Особенно старался кто-то рослый, бородатый, с лицом лавочника; он вскакивал со скамьи и, заикаясь, кричал:
— 3-загово-орчики… в з-заговорчики играете! Б-бланкисты!
Одобрительно кивала головой Роза Люксембург; она очень хорошо сказала меньшевикам на одном из следующих заседаний:
— Вы не стоите на марксизме, а сидите, даже — лежите на нем.
Злой, горячий ветерок раздражения, иронии, ненависти гулял по залу, сотни глаз разнообразно освещали фигуру Владимира Ильича. Незаметно было, что враждебные выпады волнуют его, говорил он горячо, но веско, спокойно; через несколько дней я узнал, чего стоило ему это внешнее спокойствие. Было очень странно и обидно видеть, что вражду к нему возбуждает такая естественная мысль: только с высоты теории партия может ясно увидеть причины разногласий среди нее. У меня образовалось такое впечатление: каждый день съезда придает Владимиру Ильичу всё новые и новые силы, делает его бодрее, уверенней, с каждым днем речи его звучат всё более твердо, и вся большевистская часть членов съезда настраивается решительнее, строже. Кроме его речей, меня почти так же взволновала прекрасная и резкая речь против меньшевиков Розы Люксембург…
Свободные минуты, часы он проводил среди рабочих, выспрашивал их о самых мизерных мелочах быта:
— Ну, а женщины как? Заедает хозяйство? Все-таки — учатся, читают?

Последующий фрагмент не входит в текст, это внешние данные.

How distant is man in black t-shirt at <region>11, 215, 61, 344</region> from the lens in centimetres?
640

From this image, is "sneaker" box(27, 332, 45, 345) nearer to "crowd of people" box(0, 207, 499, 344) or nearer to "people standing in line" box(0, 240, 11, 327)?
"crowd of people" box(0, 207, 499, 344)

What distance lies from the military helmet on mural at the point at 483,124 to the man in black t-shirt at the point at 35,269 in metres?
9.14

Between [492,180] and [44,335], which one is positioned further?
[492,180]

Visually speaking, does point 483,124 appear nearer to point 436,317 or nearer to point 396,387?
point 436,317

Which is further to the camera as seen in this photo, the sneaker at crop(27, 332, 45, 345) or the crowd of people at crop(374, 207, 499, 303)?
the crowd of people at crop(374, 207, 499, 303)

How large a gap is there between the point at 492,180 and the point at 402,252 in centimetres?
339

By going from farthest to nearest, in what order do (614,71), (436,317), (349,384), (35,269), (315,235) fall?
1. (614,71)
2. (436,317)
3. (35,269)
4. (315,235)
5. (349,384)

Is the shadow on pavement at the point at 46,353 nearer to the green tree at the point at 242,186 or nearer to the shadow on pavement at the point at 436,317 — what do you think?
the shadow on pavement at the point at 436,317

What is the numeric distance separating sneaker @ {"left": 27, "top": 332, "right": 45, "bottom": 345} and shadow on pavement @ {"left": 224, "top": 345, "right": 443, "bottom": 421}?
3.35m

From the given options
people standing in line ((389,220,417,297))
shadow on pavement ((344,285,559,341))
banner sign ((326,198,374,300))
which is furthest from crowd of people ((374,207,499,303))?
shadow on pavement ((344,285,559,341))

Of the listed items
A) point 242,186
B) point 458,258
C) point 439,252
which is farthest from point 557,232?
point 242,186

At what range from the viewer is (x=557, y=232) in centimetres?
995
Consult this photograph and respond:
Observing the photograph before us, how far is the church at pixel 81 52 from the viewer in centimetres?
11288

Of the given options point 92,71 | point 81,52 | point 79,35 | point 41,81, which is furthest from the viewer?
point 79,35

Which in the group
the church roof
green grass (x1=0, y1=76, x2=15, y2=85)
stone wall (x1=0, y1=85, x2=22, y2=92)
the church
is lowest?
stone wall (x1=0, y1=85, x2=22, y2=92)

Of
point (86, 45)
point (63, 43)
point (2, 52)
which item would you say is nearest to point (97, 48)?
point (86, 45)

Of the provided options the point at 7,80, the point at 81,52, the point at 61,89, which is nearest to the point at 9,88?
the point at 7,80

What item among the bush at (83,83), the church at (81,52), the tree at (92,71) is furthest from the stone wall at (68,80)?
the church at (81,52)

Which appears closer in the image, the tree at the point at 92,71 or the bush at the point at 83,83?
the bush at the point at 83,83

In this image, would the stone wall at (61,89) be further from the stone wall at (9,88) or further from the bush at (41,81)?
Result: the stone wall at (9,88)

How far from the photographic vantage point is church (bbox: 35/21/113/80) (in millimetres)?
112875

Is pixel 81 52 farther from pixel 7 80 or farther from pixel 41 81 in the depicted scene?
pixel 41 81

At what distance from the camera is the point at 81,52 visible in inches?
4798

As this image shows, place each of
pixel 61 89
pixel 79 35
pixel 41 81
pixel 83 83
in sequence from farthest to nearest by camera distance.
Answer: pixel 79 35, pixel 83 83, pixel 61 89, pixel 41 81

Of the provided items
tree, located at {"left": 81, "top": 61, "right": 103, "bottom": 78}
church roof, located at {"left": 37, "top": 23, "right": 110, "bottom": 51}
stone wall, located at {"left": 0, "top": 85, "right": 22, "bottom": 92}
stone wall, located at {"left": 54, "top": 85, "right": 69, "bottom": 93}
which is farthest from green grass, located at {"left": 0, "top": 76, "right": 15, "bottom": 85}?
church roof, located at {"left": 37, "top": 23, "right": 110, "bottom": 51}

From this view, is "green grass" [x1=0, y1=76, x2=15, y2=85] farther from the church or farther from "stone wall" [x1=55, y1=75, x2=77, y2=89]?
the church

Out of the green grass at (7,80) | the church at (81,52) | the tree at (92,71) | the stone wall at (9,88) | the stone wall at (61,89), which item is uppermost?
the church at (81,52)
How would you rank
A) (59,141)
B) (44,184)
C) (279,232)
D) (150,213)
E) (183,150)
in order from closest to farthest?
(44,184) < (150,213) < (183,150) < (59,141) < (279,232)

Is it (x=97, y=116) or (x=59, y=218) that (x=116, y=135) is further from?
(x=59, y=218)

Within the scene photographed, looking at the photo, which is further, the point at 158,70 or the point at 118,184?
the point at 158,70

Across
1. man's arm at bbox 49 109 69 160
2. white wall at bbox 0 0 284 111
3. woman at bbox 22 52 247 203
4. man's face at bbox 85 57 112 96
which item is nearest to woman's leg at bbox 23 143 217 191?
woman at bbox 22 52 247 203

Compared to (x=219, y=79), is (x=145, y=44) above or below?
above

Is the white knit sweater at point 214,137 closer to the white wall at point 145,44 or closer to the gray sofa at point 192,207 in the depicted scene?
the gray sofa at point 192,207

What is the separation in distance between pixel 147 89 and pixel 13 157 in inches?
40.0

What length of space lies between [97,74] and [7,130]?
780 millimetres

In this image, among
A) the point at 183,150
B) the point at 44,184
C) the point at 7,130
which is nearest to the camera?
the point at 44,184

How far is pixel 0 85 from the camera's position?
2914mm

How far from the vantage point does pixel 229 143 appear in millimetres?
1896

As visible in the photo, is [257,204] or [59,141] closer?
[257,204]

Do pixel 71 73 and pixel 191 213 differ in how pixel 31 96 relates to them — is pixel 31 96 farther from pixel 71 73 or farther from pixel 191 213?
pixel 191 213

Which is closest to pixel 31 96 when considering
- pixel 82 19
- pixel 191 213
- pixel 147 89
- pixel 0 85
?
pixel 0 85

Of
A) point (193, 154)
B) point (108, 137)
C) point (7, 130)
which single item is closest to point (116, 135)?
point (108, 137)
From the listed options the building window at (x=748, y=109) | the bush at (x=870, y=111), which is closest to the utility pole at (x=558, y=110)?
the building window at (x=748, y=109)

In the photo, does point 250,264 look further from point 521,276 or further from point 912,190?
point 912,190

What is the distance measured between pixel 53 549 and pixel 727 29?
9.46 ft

В Гайд-парке несколько человек рабочих, впервые видевших Ленина, заговорили о его поведении на съезде. Кто-то из них характерно сказал:
— Не знаю, может быть, здесь, в Европе, у рабочих есть и другой такой же умный человек, — Бебель или еще кто. А вот чтобы был другой человек, которого я бы сразу полюбил, как этого. — не верится!
Другой рабочий добавил, улыбаясь:
— Этот — наш!
Ему возразили:
— И Плеханов — наш.
Я услышал меткий ответ:
— Плеханов — наш учитель, наш барин, а Ленин — вождь и товарищ наш.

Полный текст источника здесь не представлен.